Innanzitutto, ricorderemo che la magia, per quanto sia in d’ordine inferiore, è tuttavia una scienza tradizionale autentica; come tale, essa può legittimamente ottenere un posto tra le applicazioni di una dottrina ortodossa, a condizione che si tratti di un posto subordinato e secondarissimo come conviene al suo carattere essenzialmente contingente. D’altra parte, dato che l’effettivo sviluppo delle scienze tradizionali particolari è di fatto determinato dalle condizioni proprie dell’una o dell’altra epoca, è naturale e in certo qual modo normale che le più contingenti tra esse si sviluppino soprattutto nel periodo in cui l’umanità è più lontana dall’intellettualità pura, cioè nel Kali-Yuga, e che vi acquistino, pur restando nei limiti loro assegnati dalla loro stessa natura, un’importanza che non avrebbero mai potuto avere in epoche precedenti. Le scienze tradizionali, quali che siano, possono sempre servire da ‘supporto’ per innalzarsi ad una conoscenza di ordine superiore, ed è ciò, più che quello che sono in se stesse, a conferire loro un valore propriamente dottrinale; ma, come dicevamo, tali ‘supporti’ divengono sempre più contingenti man mano che si compie la ‘discesa’ ciclica, al fine di adattarsi alle possibilità umane di ciascuna epoca. Lo sviluppo delle scienze tradizionali inferiori, insomma, non è che un caso particolare della necessaria ‘materializzazione’ dei ‘supporti’ di cui abbiamo parlato; ma, nello stesso tempo, va da sé che i pericoli di deviazione divengono sempre più forti quanto più si va lontano in questo senso, ed è per questo che una scienza come la magia è palesemente tra quelle che danno più facilmente luogo ad ogni sorta di deformazione e di uso illegittimo; la deviazione in ogni caso, non è del resto imputabile, in definitiva, che alle stesse condizioni di quel periodo di ‘oscurità’ che è il Kali-Yuga.
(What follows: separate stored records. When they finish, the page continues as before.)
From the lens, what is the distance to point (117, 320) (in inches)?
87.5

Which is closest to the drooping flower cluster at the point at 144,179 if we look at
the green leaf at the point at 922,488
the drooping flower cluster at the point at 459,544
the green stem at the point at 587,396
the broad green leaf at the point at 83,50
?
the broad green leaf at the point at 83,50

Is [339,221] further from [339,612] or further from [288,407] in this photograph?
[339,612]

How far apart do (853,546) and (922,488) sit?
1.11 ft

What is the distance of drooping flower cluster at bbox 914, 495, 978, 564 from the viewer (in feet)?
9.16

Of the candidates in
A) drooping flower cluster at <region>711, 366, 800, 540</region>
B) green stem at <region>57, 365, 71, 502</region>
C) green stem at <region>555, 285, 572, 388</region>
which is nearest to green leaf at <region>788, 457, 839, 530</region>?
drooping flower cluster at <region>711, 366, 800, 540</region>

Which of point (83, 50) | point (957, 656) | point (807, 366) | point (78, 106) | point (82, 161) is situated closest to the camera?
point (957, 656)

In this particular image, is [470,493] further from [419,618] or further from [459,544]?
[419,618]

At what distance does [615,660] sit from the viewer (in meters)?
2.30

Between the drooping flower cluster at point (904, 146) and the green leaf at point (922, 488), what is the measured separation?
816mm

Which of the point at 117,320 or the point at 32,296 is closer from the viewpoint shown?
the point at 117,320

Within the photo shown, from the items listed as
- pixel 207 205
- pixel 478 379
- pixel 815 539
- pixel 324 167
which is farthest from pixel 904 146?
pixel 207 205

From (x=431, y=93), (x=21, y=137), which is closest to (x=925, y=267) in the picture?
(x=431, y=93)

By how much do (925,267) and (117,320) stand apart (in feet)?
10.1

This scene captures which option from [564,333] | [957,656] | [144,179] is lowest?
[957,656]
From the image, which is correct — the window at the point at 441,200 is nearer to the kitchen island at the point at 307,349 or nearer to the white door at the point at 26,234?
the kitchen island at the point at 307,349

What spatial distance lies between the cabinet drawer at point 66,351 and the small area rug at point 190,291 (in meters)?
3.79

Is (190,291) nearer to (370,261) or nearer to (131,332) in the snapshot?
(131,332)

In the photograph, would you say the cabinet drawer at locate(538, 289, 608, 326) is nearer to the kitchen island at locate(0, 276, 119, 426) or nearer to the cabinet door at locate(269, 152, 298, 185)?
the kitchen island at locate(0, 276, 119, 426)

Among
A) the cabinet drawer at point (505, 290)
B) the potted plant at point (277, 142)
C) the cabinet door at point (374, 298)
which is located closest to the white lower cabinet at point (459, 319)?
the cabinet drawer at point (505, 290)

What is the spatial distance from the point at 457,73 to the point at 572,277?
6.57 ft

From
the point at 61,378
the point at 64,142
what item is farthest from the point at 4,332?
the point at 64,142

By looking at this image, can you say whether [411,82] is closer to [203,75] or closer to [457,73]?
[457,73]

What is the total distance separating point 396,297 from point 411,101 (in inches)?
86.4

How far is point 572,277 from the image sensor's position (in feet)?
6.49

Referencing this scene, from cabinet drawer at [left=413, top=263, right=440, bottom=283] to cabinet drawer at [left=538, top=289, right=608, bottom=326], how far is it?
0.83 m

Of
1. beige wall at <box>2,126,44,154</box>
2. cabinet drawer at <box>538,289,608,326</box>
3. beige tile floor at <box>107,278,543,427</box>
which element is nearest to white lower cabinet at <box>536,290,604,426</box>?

E facile comprendere la relazione diretta che queste considerazioni hanno con il Tantrismo, forma dottrinale specialmente adatta al Kali-Yuga; e, se si aggiunge che, come abbiamo già indicato, il Tantrismo insiste in modo affatto speciale sulla ‘potenza’ come mezzo e come base possibile di ‘realizzazione’, non ci si dovrà meravigliare che esso debba per ciò stesso accordare una importanza piuttosto considerevole, si potrebbe dire il massimo d’importanza compatibile con la loro relatività, alle scienze che, in un modo o nell’altro, sono suscettibili di contribuire allo sviluppo di questa ‘potenza’ in un qualsiasi campo. Dato che la magia è evidentemente uno di questi casi, non è minimamente da contestare che essa trovi posto in questo campo; ma ciò che bisogna chiaramente dire, è che essa non potrebbe in alcun modo costituire l’elemento essenziale del Tantrismo: coltivare la magia per se stessa, come pure porsi quale scopo lo studio o la produzione di ‘fenomeni’ non importa di qual genere, significa chiudersi nell’illusione invece che tendere a liberarsene; ciò è solo deviazione e, in conseguenza, non si tratta più del Tantrismo, che è invece l’aspetto di una tradizione ortodossa e una ‘via’ destinata a condurre l’essere alla vera ‘realizzazione’.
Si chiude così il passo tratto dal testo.